◆ TEXT EXCERPT
Old yellow metal is trading a little above $1100 the ounce according to the April futures contract. The sense of urgency over the Greek crisis has eased. And no one thinks China is going to Buy IMF Gold. But why?

Speaking last week at the National People’s Congress, China’s foreign exchange regulator Yi Gant told a press conference that, "currently a few factors limit our ability to increase foreign-exchange investment in gold."

As we wrote in a note this weekend, most analysts immediately took that to mean China would not be a buyer of the 191.3 metric tonnes of gold the International Monetary Fund announced it would sell on February 17th. And if China were out as a major buyer of gold on international markets, speculators reckon that the Gold Price is in for a fall.

◆ MATERIAL PROVIDED

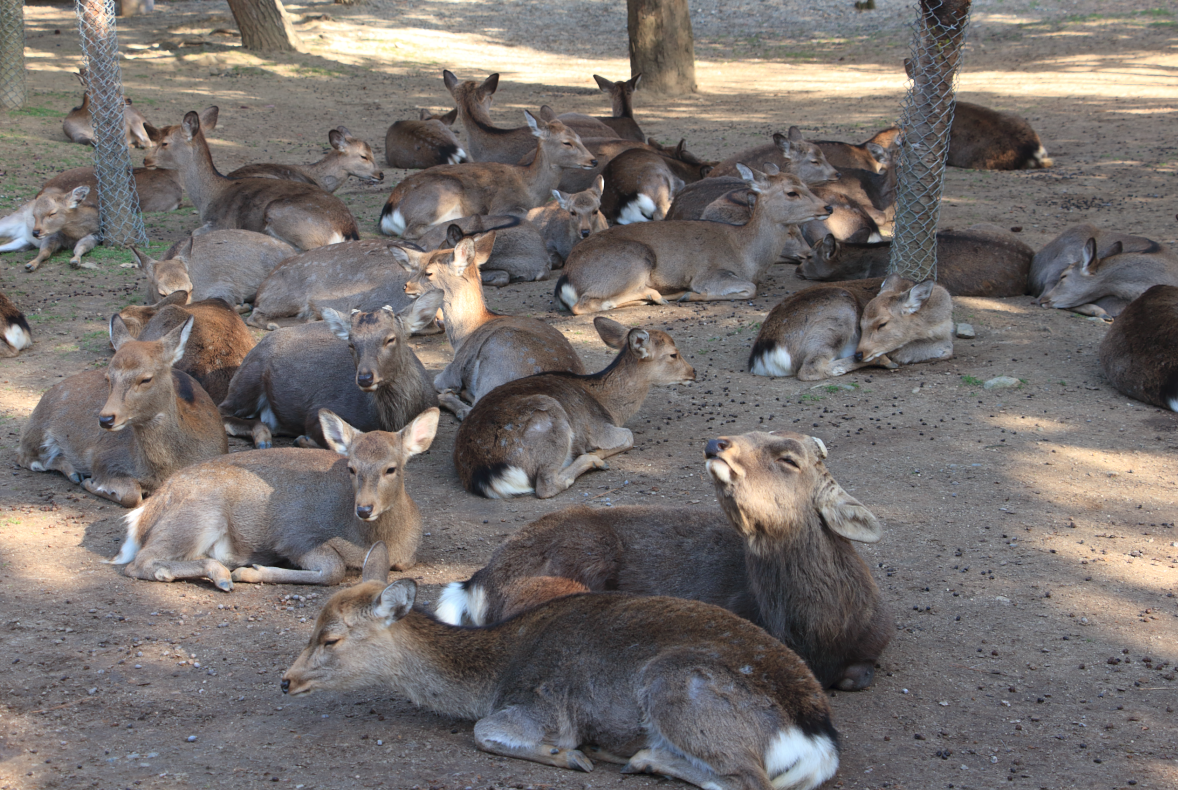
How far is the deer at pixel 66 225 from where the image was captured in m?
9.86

...

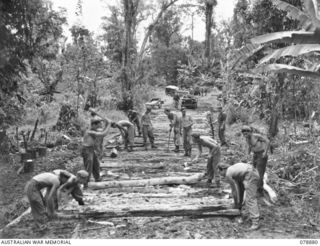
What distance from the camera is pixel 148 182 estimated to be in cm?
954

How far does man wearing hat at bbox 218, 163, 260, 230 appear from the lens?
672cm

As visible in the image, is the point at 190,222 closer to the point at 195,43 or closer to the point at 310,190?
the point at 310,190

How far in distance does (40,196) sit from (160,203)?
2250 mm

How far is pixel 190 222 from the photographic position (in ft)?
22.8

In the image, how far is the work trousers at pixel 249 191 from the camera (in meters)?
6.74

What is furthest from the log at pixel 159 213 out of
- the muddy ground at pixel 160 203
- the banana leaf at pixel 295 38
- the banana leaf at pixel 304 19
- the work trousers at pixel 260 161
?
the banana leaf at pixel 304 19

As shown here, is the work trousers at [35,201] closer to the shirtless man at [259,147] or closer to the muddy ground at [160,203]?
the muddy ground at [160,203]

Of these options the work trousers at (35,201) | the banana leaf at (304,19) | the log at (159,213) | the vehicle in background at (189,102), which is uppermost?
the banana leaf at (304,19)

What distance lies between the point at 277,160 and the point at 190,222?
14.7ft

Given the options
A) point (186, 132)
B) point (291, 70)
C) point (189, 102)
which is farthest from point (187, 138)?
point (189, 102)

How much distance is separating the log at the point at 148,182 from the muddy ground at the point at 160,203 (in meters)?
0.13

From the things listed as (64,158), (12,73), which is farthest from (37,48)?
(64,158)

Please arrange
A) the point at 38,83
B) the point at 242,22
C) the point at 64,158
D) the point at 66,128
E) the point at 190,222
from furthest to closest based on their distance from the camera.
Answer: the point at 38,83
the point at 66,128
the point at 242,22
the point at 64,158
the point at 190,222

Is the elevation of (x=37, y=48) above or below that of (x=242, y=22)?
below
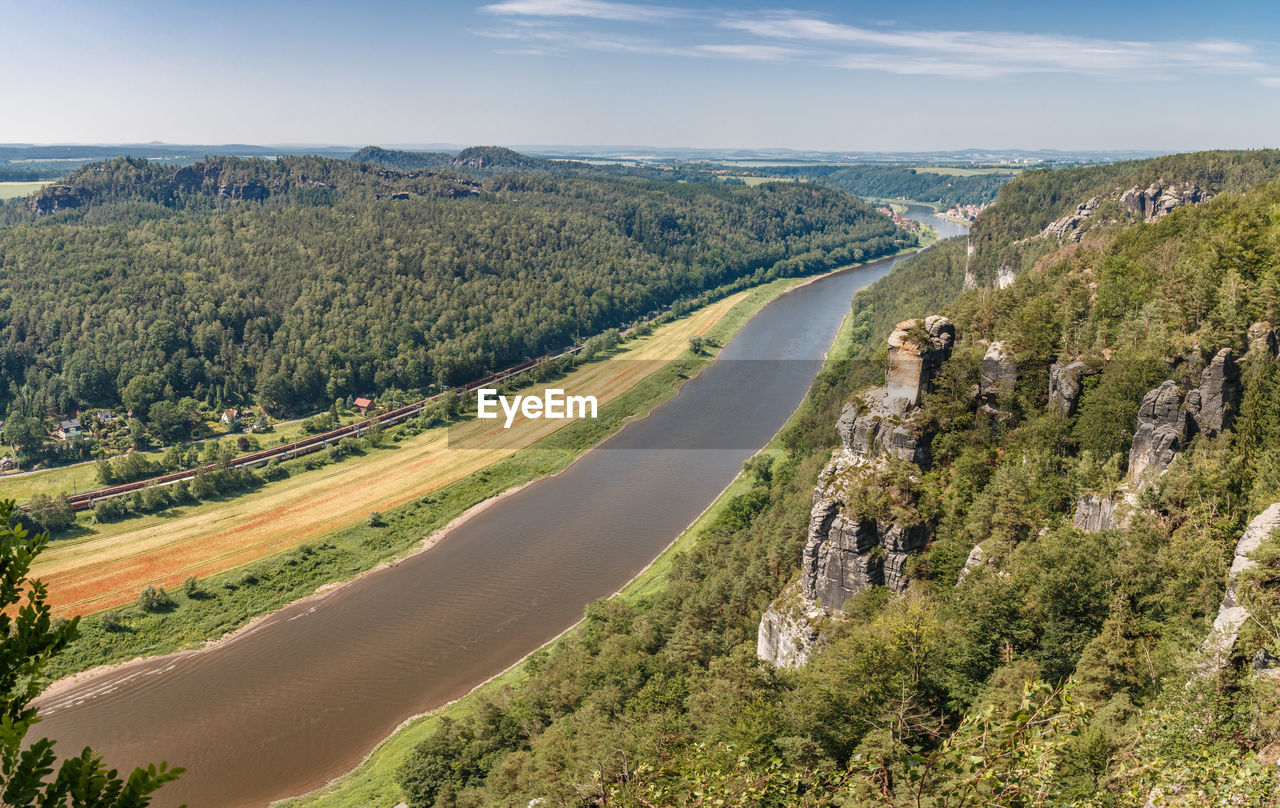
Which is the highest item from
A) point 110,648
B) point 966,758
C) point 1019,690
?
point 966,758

◆ EXERCISE TASKS
**a)** Collect every line in the records that contains the word "image". Case counts.
**b)** Pick up the text on China and the IMF gold sale after its last sentence and carry it on.

◆ EXPECTED RESPONSES
**a)**
How far is the deer at pixel 66 225 from where the image was captured in m?
As visible in the image, is the point at 190,222 closer to the point at 195,43 or closer to the point at 310,190?
In the image, how far is the work trousers at pixel 249 191 from the camera (in meters)?

**b)**
Yet as China bought 454.1 tonnes of gold between 2003 and 2009 – the last purchase reported – it didn’t have to go shopping overseas. China can buy its own home-grown gold instead, because for the last three years in a row, it’s been the world’s largest producer. China produced over 300 tonnes of gold for the first time ever in 2009, according to the China Gold Association.

That also means that last year’s domestic gold consumption – from private households alone – exceeded mine supply. Were Chinese authorities buying above ground gold too? The number of producing gold mines in China has fallen from 1200 in 2002 to 700 in 2009. You can see China is scrambling to produce as much gold as fast as it can.

This could be a case of a "Do as I do, not as I say." Why bid up the Gold Price on international markets when you can buy your own domestically produced gold? As a senior People’s Bank of China figure reportedly said:

"China should formulate a long-term plan and constantly and secretly increase its gold holdings…The People’s Bank should try to buy as much gold as possible from China’s annual gold output of almost 300 tons, while the gold needed by industries and residents could be imported."

Look, the case for gold is pretty simple. To paraphrase fund manager David Einhorn, if you believe monetary and fiscal policy across the world are sensible, sell gold and buy Treasuries. If you believe monetary and fiscal policy around the world are bad, sell Treasuries and Buy Gold.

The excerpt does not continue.